What you should do :: Down to the last line below, write out every line exactly, starting with the one that contains "Zapatillas Vans Old Skool Flames Negras" and leaving out the pictures.

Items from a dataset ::
^^^^
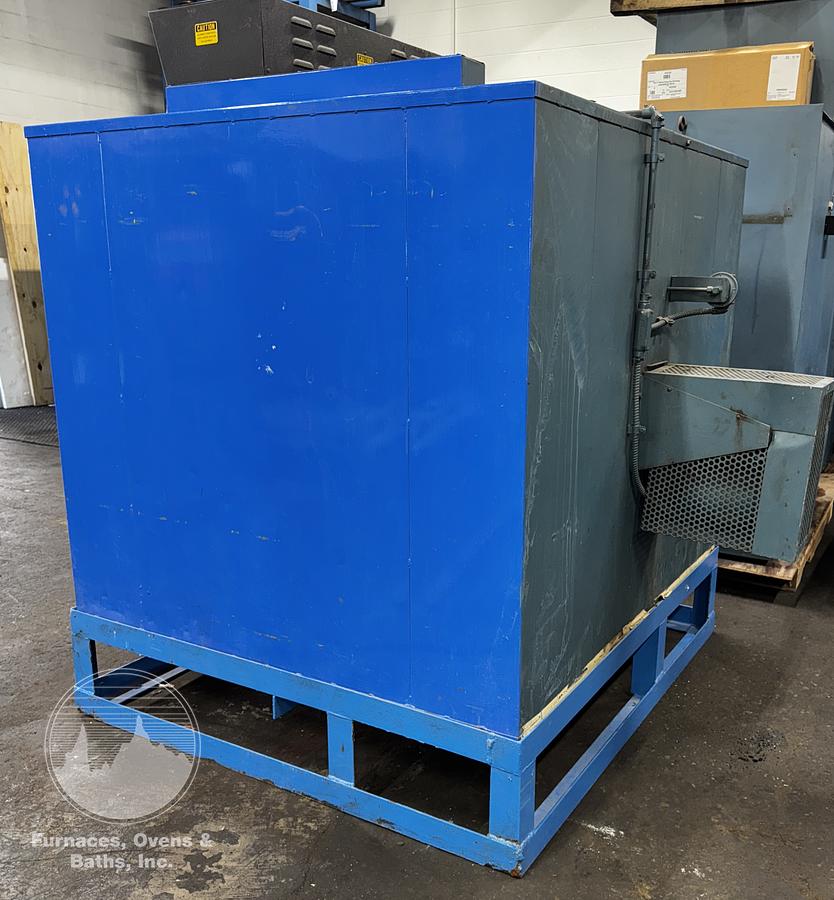 Used 36"W x 36"H x 36"L, Grieve AB-1000, Electric, 1000°F
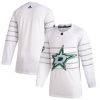 Pánské NHL Dallas Stars dresy Bílý 2020 All Star Game Authentic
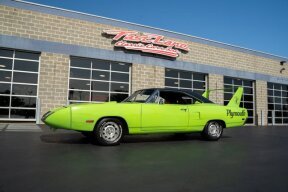 1970 Plymouth Superbird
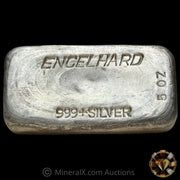 5oz Engelhard Australia Vintage Silver Bar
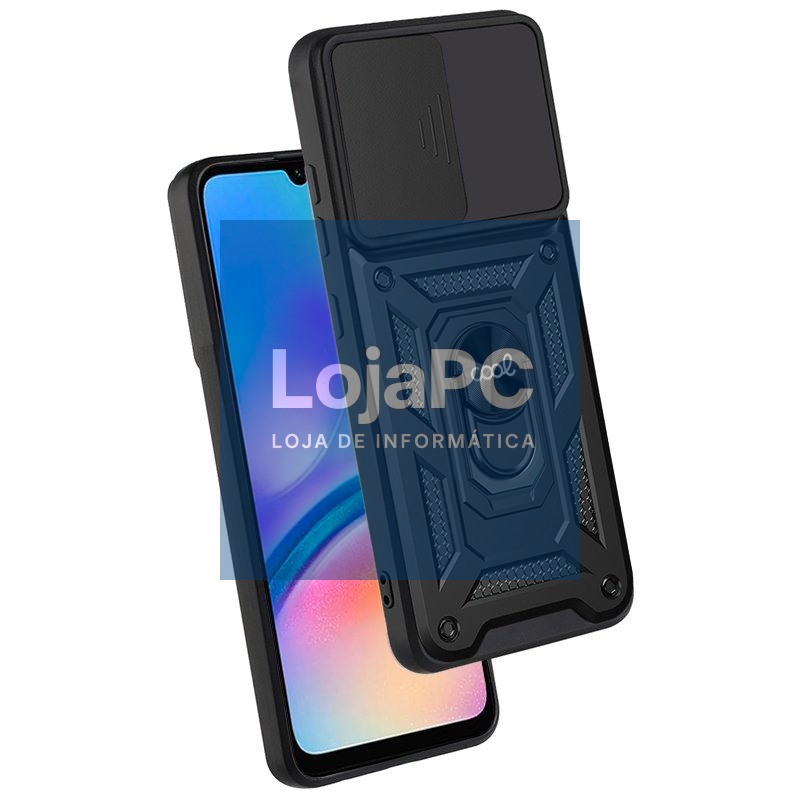COOL Case for Samsung A057 Galaxy A05s Hard Ring Black — imagem 2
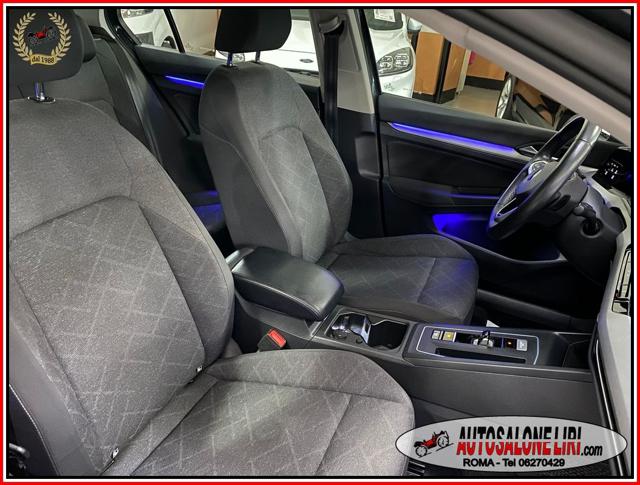 VOLKSWAGEN GOLF 1.0 ETSI EVO DSG LIFE IBRIDA - foto 25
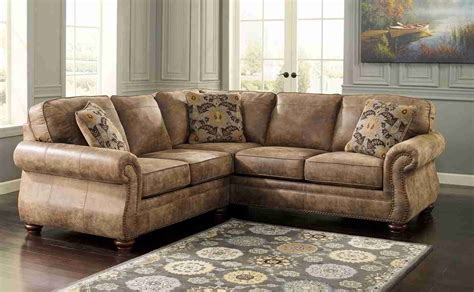 The 12 Best Collection of Diana Dark Brown Leather Sectional Sofa Set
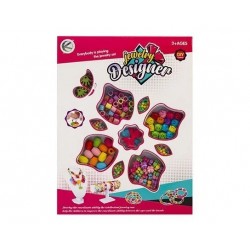 COLORFUL BEADS SET FOR JEWELRY MAKING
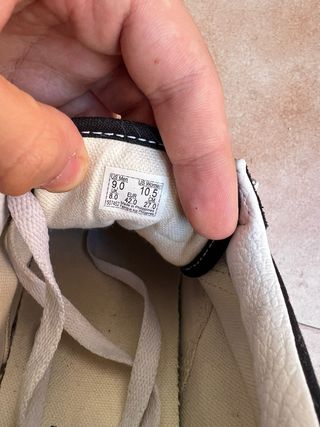 Zapatillas Vans Old Skool Flames Negras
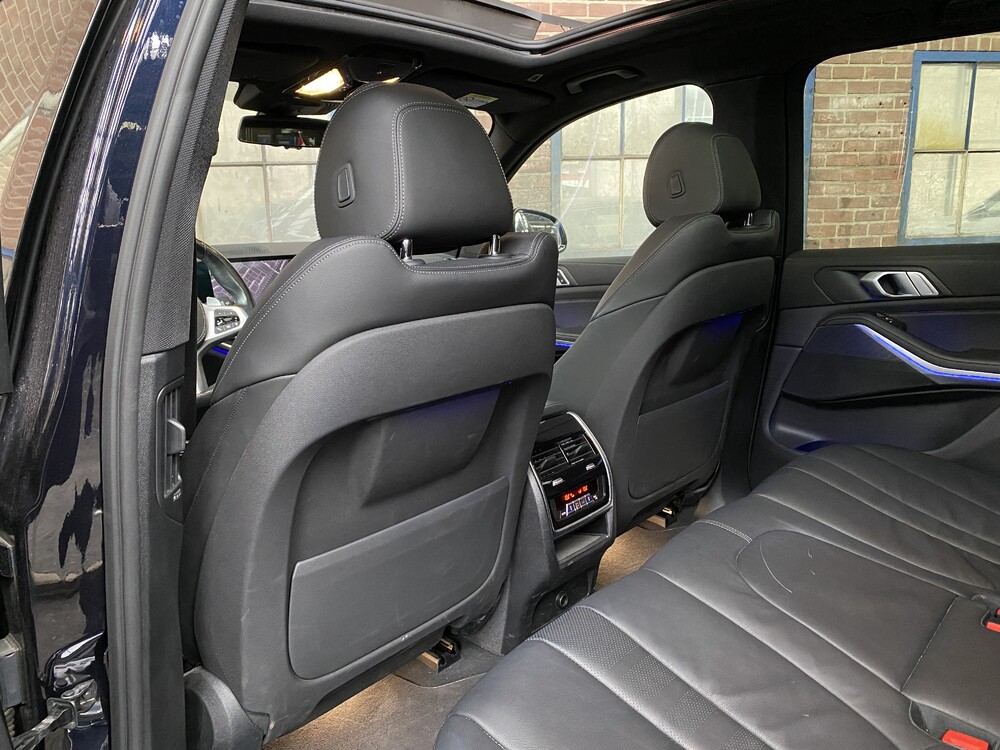 BMW X5 M50d M-Sport High Executive 400hp 2019, J-551-TR.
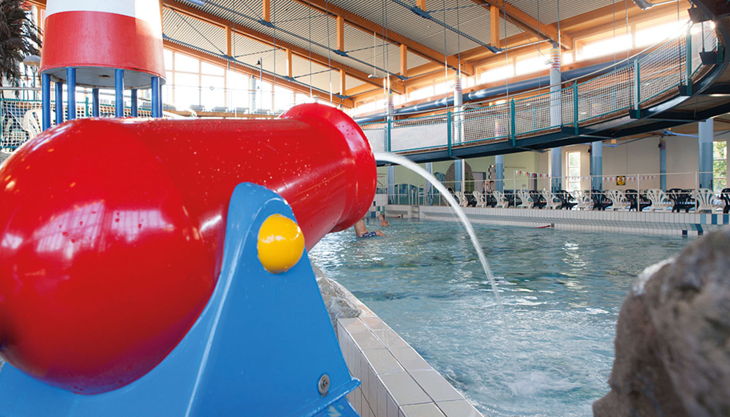 bg wonnemar wismar kinderbecken rote kanone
^^^^
Reply ::
 Zapatillas Vans Old Skool Flames Negras
 BMW X5 M50d M-Sport High Executive 400hp 2019, J-551-TR.
 bg wonnemar wismar kinderbecken rote kanone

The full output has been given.